__Material for this task__:
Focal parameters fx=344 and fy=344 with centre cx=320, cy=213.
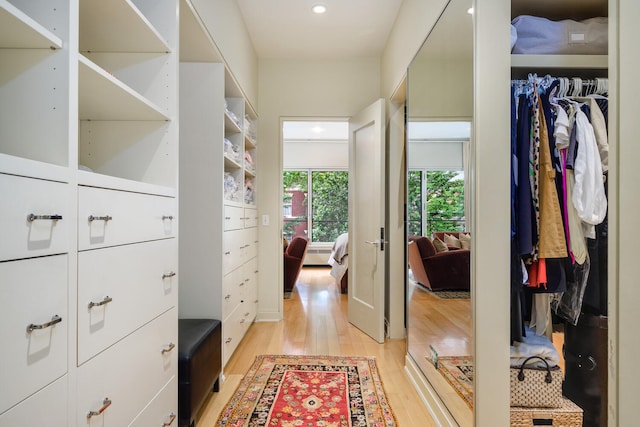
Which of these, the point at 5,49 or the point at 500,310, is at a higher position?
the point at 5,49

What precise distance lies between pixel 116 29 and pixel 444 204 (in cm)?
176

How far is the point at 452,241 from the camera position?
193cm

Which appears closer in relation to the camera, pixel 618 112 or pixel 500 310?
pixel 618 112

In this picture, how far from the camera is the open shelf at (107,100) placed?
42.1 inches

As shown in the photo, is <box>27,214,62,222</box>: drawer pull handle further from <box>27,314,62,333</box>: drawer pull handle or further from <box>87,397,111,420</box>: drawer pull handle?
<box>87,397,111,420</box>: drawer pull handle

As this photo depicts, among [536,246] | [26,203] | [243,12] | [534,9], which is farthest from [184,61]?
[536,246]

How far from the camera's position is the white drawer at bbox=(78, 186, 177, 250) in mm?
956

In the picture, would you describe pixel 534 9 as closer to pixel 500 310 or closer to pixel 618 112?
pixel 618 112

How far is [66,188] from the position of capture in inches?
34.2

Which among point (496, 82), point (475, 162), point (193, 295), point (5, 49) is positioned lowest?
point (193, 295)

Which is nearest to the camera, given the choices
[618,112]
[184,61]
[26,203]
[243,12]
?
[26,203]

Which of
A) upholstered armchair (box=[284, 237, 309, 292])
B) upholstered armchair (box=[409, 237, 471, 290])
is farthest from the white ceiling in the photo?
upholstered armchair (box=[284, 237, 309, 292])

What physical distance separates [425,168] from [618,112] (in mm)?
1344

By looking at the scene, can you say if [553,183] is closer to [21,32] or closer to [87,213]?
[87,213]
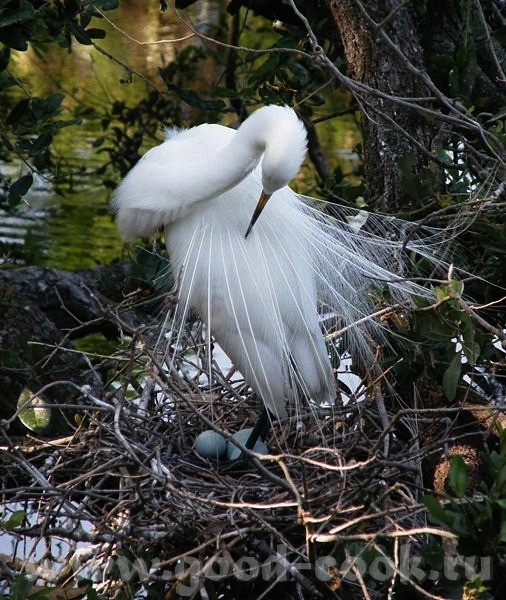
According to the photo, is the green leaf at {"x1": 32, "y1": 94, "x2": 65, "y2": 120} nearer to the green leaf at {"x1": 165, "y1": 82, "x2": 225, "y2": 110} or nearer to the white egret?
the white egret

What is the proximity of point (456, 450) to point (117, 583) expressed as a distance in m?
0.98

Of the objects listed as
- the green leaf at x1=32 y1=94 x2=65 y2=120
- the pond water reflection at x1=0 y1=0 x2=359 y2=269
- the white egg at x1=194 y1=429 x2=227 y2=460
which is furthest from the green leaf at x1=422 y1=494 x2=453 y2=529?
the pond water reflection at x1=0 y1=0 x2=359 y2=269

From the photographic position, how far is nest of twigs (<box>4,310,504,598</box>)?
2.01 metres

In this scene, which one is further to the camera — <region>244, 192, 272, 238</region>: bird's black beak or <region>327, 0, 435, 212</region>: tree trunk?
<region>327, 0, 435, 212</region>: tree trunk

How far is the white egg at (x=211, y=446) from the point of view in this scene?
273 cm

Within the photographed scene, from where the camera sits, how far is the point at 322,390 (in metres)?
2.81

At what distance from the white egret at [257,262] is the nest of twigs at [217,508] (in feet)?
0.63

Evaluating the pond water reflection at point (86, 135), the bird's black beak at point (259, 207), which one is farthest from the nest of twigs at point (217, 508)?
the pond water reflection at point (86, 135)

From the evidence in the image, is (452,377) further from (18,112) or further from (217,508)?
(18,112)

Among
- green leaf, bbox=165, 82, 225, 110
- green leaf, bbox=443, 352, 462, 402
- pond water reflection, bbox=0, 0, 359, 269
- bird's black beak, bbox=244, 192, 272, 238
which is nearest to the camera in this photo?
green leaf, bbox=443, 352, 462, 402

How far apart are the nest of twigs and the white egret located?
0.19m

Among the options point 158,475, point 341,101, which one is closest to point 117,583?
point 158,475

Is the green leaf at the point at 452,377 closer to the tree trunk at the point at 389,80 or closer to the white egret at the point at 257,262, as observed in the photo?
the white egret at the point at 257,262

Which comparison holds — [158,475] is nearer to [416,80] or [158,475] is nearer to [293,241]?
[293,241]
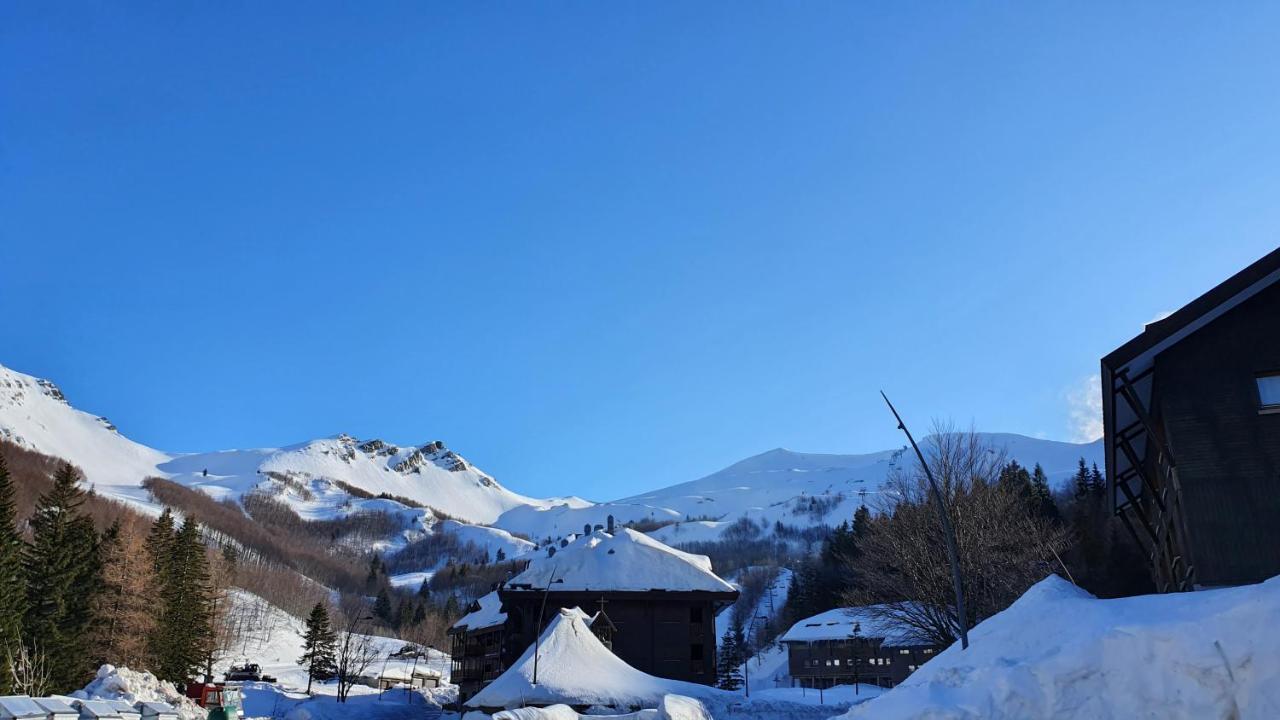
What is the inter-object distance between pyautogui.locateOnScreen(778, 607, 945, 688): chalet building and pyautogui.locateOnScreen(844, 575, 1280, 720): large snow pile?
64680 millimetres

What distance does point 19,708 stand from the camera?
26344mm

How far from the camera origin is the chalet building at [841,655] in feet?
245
* * *
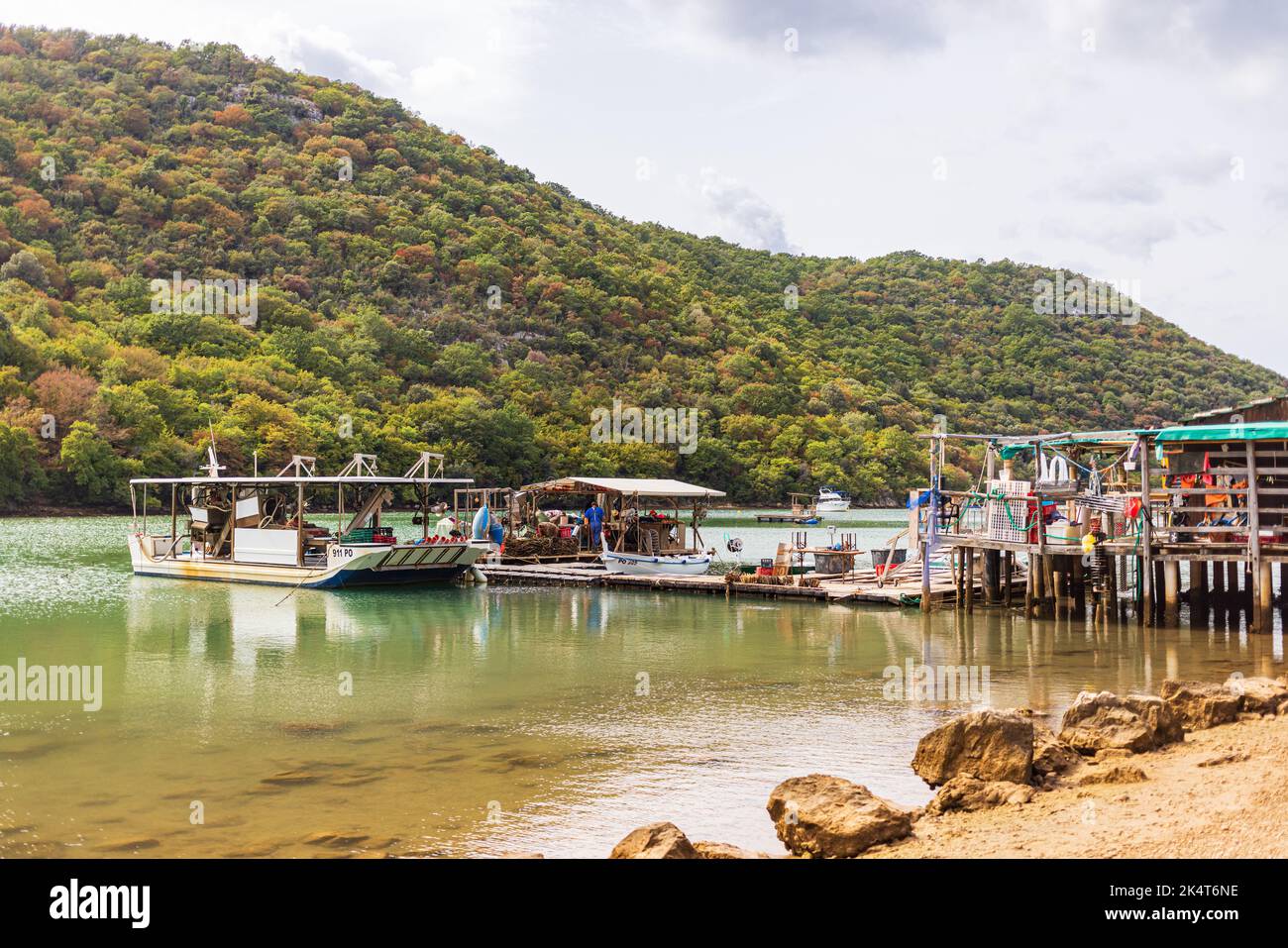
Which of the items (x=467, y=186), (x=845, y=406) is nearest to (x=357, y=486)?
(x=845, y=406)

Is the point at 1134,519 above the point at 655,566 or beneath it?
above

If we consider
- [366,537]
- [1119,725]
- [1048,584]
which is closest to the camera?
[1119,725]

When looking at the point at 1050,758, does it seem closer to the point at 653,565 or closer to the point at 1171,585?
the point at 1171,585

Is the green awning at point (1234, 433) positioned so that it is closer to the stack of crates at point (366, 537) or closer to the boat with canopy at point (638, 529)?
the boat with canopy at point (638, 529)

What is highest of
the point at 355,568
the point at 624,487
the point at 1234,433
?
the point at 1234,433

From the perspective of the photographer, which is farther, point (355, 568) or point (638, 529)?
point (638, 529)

__The problem__: Write out every line from the one containing "What is the proximity" down to the one containing "2.01 metres", both included, reproducing each line character for character.

__Expected answer__:
What is the proximity of point (456, 450) to point (117, 583) expressed as a distance in m?
0.98

Of the objects listed as
- the green leaf at x1=32 y1=94 x2=65 y2=120
- the pond water reflection at x1=0 y1=0 x2=359 y2=269
- the white egg at x1=194 y1=429 x2=227 y2=460
which is furthest from the green leaf at x1=422 y1=494 x2=453 y2=529?
the pond water reflection at x1=0 y1=0 x2=359 y2=269

From the photographic position, how far is nest of twigs (<box>4,310,504,598</box>)?
2.01 metres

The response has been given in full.